▶ _Exercise task a_
From the records below, pull out every line that contains the word "camera".

▶ _Source extract_
▼
PRINCIPAL VARIABLE CONTRACTS FUND, INC.
AMENDED AND RESTATED SUB-ADVISORY AGREEMENT
MIDCAP GROWTH SERIES
AGREEMENT executed as of the 1st day of July, 2004, by and between PRINCIPAL
MANAGEMENT CORPORATION, an Iowa Corporation (hereinafter called "the Manager")
and THE DREYFUS CORPORATION, a New York Corporation (hereinafter called "the
Sub-Advisor").
W I T N E S S E T H:
WHEREAS, the Manager is the manager and investment adviser to each Series of
Principal Variable Contracts Fund, Inc., (the "Fund"), an open-end management
investment company registered under the Investment Company Act of 1940, as
amended (the "1940 Act"); and
WHEREAS, the Manager desires to retain the Sub-Advisor to furnish it with
portfolio selection and related research and statistical services in connection
with the investment advisory services which the Manager has agreed to provide to
the Fund's MidCap Growth Series (the "Series"), and the Sub-Advisor desires to
furnish such services; and
WHEREAS, The Manager has furnished the Sub-Advisor with copies properly
certified or authenticated of each of the following and will promptly provide
the Sub-Advisor with copies properly certified or authenticated of any amendment
or supplement thereto:
(a) Management Agreement (the "Management Agreement") with the Fund;
(b) The Fund's registration statement and financial statements as filed
with the Securities and Exchange Commission;
(c) The Fund's Articles of Incorporation and By-laws;
(d) Policies, procedures or instructions adopted or approved by the Board
of Directors of the Fund relating to obligations and services provided
by the Sub-Advisor.
NOW, THEREFORE, in consideration of the premises and the terms and conditions
hereinafter set forth, the parties agree as follows:
1. Appointment of Sub-Advisor
In accordance with and subject to the Management Agreement, the Manager
hereby appoints the Sub-Advisor to perform the services described in
Section 2 below for investment and reinvestment of the securities and
other assets of the Series, subject to the control and direction of the
Fund's Board of Directors, for the period and on the terms hereinafter
set forth. The Sub-Advisor accepts such appointment and agrees to
furnish the services hereinafter set forth for the compensation herein
provided. The Sub-Advisor shall for all purposes herein be deemed to be
an independent contractor and shall, except as expressly provided or
authorized, have no authority to act for or represent the Fund or the
Manager in any way or otherwise be deemed an agent of the Fund or the
Manager.
2. Obligations of and Services to be Provided by the Sub-Advisor
(a) Provide investment advisory services, including but not limited to
research, advice and supervision for the Series.
(b) Furnish to the Board of Directors of the Fund for approval (or any
appropriate committee of such Board), and revise from time to time
as economic conditions require, a recommended investment program
for the Series consistent with the Series' investment objective
and policies.
(c) Implement the approved investment program by opening accounts and
placing orders for the purchase and sale of securities without
prior consultation with the Manager and without regard to the
length of time the securities have been held, the resulting rate
of portfolio turnover or any tax considerations, subject always to
the provisions of the Fund's Certificate of Incorporation and
Bylaws and the requirements of the 1940 Act, as each of the same
shall be from time to time in effect.
▲
▶ _Exercise task b_
Carry the sub-advisory agreement above forward from the point where it stops, writing the next few clauses.

▶ _Raw data_
▼
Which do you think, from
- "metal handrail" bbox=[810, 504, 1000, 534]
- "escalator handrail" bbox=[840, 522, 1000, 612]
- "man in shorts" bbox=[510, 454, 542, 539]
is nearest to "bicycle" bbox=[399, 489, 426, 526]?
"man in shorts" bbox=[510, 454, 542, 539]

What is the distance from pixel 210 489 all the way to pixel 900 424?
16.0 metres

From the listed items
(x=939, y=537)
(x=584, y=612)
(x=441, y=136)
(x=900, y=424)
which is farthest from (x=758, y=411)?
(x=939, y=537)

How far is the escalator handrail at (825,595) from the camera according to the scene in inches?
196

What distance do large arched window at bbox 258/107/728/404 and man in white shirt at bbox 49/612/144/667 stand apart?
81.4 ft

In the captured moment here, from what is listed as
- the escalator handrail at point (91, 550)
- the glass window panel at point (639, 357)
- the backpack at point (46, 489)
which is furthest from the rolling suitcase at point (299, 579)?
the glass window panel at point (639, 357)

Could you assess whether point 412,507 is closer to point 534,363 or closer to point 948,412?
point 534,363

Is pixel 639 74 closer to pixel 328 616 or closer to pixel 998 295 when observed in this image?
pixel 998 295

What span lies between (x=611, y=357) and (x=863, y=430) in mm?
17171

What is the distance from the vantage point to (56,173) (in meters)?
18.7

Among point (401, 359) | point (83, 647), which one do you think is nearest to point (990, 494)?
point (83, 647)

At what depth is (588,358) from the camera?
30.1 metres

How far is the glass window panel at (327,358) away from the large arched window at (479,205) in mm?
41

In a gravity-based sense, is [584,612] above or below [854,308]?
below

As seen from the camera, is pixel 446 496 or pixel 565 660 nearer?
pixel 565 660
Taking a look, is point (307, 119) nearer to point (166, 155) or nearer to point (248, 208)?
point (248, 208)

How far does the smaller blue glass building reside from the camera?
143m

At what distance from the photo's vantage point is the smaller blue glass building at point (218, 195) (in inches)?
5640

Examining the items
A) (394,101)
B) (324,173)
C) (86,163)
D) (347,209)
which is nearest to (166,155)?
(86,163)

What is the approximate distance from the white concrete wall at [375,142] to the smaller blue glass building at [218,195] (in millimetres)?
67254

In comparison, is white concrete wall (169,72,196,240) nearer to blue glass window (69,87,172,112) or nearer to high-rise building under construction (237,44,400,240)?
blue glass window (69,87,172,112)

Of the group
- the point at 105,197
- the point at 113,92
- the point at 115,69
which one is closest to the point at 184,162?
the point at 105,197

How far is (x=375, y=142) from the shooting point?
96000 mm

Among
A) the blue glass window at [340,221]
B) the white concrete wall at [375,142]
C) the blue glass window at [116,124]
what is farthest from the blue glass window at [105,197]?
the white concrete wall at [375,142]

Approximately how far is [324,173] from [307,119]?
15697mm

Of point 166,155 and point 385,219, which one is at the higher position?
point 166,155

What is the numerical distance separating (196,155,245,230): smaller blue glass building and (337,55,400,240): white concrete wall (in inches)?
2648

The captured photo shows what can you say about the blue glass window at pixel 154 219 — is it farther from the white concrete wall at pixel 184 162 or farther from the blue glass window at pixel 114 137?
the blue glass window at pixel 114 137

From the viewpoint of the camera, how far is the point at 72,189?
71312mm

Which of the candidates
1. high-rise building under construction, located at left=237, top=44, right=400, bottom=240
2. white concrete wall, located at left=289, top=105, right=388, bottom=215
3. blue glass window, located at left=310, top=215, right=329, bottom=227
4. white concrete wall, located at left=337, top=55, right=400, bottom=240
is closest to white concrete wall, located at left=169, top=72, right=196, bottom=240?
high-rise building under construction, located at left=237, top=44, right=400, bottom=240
▲
▼
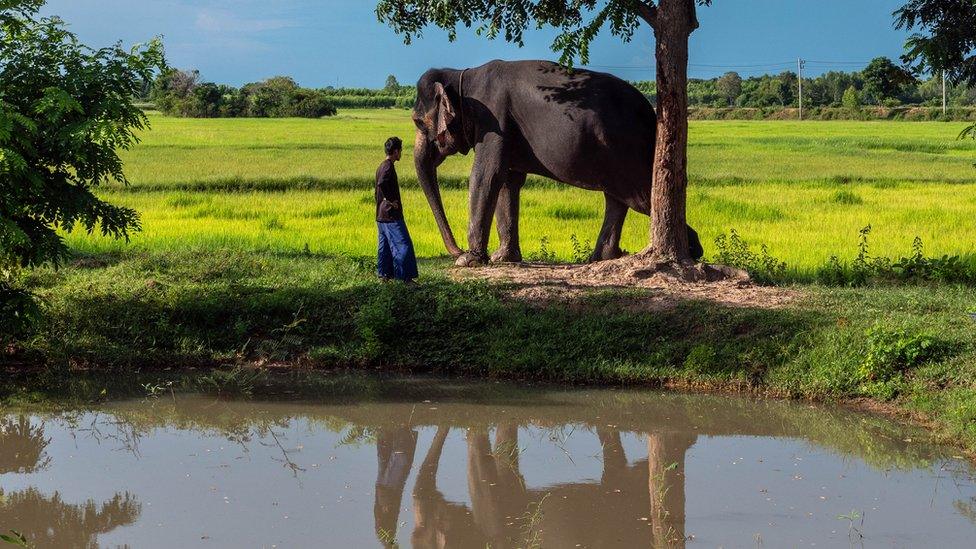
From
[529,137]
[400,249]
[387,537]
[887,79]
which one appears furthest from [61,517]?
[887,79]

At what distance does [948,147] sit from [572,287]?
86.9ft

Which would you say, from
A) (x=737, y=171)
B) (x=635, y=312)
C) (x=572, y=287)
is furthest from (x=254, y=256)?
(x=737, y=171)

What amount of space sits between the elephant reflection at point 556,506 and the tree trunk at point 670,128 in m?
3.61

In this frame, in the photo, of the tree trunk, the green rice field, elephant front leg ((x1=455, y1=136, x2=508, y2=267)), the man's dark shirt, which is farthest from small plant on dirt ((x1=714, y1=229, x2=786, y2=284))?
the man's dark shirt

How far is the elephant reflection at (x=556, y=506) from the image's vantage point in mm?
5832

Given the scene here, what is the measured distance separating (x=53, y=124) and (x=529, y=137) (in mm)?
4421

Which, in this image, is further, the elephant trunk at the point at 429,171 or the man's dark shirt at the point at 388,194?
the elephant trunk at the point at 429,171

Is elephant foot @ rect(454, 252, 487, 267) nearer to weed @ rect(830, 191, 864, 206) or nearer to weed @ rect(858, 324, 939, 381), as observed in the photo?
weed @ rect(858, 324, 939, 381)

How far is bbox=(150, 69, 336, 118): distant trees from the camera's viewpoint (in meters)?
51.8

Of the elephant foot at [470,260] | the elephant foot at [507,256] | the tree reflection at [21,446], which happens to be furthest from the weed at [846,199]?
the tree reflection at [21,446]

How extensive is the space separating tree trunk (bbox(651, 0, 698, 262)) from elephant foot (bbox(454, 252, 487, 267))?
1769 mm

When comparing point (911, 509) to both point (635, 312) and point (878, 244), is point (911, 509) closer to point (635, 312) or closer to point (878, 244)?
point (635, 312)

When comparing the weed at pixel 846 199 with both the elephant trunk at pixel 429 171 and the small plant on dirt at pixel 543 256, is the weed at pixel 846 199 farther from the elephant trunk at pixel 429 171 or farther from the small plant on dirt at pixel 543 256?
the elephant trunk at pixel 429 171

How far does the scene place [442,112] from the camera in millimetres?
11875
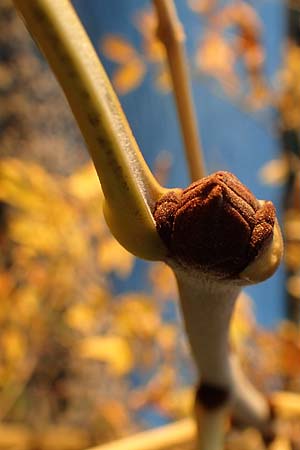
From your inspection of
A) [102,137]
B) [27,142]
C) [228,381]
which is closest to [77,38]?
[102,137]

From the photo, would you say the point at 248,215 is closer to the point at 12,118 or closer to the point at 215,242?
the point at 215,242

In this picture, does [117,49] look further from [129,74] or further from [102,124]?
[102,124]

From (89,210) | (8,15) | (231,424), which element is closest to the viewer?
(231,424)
▲
▼
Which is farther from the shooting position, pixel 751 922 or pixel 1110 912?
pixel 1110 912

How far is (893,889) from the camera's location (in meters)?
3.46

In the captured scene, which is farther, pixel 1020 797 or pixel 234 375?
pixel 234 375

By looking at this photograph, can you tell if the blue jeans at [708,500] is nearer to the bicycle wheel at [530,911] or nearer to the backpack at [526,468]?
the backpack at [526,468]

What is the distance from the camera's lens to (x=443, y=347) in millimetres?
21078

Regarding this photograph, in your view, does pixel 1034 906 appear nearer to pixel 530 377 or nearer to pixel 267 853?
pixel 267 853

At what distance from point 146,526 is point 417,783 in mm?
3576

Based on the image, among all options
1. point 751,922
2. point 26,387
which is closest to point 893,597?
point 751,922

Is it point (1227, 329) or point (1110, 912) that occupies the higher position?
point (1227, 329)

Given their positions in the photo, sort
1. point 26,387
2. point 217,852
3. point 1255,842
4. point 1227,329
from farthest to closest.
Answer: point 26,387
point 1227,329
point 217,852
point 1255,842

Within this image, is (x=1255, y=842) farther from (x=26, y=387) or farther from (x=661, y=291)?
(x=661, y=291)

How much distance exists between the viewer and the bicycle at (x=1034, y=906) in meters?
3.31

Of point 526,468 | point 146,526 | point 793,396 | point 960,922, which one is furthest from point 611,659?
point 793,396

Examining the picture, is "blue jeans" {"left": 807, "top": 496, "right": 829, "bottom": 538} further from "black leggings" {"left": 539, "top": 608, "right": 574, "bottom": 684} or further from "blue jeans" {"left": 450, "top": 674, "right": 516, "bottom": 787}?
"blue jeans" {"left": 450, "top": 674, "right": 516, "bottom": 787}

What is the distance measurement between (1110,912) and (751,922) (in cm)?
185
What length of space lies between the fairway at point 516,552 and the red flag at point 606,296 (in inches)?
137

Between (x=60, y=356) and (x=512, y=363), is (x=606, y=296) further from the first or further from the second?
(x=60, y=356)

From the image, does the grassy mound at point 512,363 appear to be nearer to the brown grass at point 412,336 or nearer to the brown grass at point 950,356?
▲
▶ _Output a_
How far is the escalator handrail at (825,595) from the camera according to the scene in inches?
At what depth is (588,358) from the camera?
As seen from the camera, is pixel 446 496 or pixel 565 660 nearer?
How far does the smaller blue glass building reside from the camera?
From the viewpoint of the camera, how far is the point at 72,189?
How far is bbox=(150, 69, 336, 118): distant trees from the camera's viewpoint (in meters)?
How far does the scene place [442,112] from the camera in millimetres?
How far is (893,889) from the camera's location (in meters)?
What is the distance from the camera's lens to (x=443, y=347) in millimetres?

▶ _Output b_
(d) Advise and assist the officers of the Fund in taking such steps as
are necessary or appropriate to carry out the decisions of its
Board of Directors, and any appropriate committees of such Board,
regarding the general conduct of the investment business of the
Series.
(e) Report to the Board of Directors of the Fund at such times and in
such detail as the Board of Directors may reasonably deem
appropriate in order to enable it to determine that the investment
policies, procedures and approved investment program of the Series
are being observed.
(f) Provide assistance and recommendations for the determination of
the fair value of certain securities when reliable market
quotations are not readily available for purposes of calculating
net asset value in accordance with procedures and methods
established by the Fund's Board of Directors.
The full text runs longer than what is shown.